Frozen Synapse05.08.2011, Benjamin Schmädig
Frozen Synapse

Special: Die altmodische Leere

nervous_testpilot - eine beängstigende Idee. Irgendwie passt der Name aber auch: Denn mit einigen Stücken des Teilzeit-DJs könnte man ein Flugzeug vor sich her treiben. Harte Beats sind ein Markenzeichen des Komponisten. Zumindest sind sie es dann, wenn er für den Dancefloor schreibt. Als Entwickler des Independent-Hits Frozen Synapse (ab 13,25€ bei kaufen) hat er hingegen einen sehr gefühlvollen Soundtrack komponiert.

Kühle Taktik

Paul Taylor ist der echte Name hinter dem "gefährlichen" Alias. Und was viel wichtiger ist: Taylor ist einer der Gründer von Mode 7 Games. Dort veröffentlichte man vor wenigen Wochen Frozen Synapse - ausgeklügelte Onlinetaktik in den Kulissen eines kühlen

Dystopia. Und als nerdigem (er bezeichnet sich selbst so) Spielefan blieb dem Elektronik-Künstler natürlich nichts anderes übrig, als die Musik selbst zu schreiben.

"Kühl" und "Taktik"? Nicht gerade die Eigenschaften, die man mit den Marschrhythmen von hartem Trance verbindet. Taylor schaltet deshalb einen Gang zurück, lässt es gemächlich angehen, unterlegt das Hauptmenü sogar nur mit einem melancholischen Wabern, das mehr als zehn Minuten lang an Blade Runner oder einige musikalische Momente in Mirror's Edge erinnert. Zu Recht steht "Menu" am Ende des Albums. Und obwohl das erste ausführliche Stück, "The Plan" mit Solostimme und lauten Streichern den Kampfgeist anheizt: Sämtliche Titel folgen dem Credo des sanften Klangteppichs.

Auffällig ist der Minimalismus, mit dem Taylor seine Flächen komponiert.

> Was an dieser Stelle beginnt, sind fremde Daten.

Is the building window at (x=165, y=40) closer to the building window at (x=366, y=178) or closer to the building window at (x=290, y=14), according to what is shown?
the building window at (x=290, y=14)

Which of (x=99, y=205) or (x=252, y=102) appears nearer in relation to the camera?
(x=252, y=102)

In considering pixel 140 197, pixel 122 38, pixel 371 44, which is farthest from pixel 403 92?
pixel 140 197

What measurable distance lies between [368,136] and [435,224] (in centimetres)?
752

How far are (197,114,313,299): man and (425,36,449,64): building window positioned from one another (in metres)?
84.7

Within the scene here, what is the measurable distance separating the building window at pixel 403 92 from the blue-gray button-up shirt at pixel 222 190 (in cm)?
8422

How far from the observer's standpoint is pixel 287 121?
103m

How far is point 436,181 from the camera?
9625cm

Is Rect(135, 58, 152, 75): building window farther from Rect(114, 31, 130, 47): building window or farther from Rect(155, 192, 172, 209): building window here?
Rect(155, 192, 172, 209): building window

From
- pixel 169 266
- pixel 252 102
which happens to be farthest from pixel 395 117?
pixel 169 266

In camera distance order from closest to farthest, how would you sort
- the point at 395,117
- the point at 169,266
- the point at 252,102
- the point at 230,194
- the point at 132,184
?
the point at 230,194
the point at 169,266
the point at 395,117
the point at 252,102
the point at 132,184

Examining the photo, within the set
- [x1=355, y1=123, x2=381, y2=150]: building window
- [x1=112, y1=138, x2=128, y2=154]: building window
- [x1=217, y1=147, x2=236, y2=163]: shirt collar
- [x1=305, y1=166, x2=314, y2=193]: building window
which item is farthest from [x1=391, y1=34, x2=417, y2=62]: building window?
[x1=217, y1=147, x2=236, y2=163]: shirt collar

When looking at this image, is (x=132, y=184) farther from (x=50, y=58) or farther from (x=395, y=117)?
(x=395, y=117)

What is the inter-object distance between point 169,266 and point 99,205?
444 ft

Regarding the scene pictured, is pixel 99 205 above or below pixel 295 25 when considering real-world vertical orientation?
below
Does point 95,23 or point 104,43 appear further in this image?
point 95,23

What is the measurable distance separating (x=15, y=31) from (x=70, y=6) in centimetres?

Fast durchgehend geben softe Beats den Rhythmus vor, begleitet werden sie von Klavier, Streichern und häufig einer Solostimme. Mitunter unterstreicht ein mechanische Kratzen oder ein tiefes Brummen die kühle Zukunftsmusik. Alles elektronisch, wohl gemerkt - nervous_testpilot bekennt sich wie Vorbild Jesper Kyd (Assassin's Creed) zur Generation der Computerkünstler. So lässt der typische Hall eines Synthesizers das innere Auge fast durchgehend in eine verträumte Ferne blicken.

Für die Ewigkeit?

Hört man genauer hin, wundert man sich sogar über die Wirkung dieses Soundtracks: Die überschaubaren Stilmittel und die beinahe fahrlässige altmodische Leere in der Komposition sprechen selten für die Qualität von Musik.

Verfügbarkeit

Auf der offiziellen Webseite kostet der Soundtrack glatte 10 Dollar, was einschließlich Umrechnung und Steuern auf 9,99 Euro hinausläuft.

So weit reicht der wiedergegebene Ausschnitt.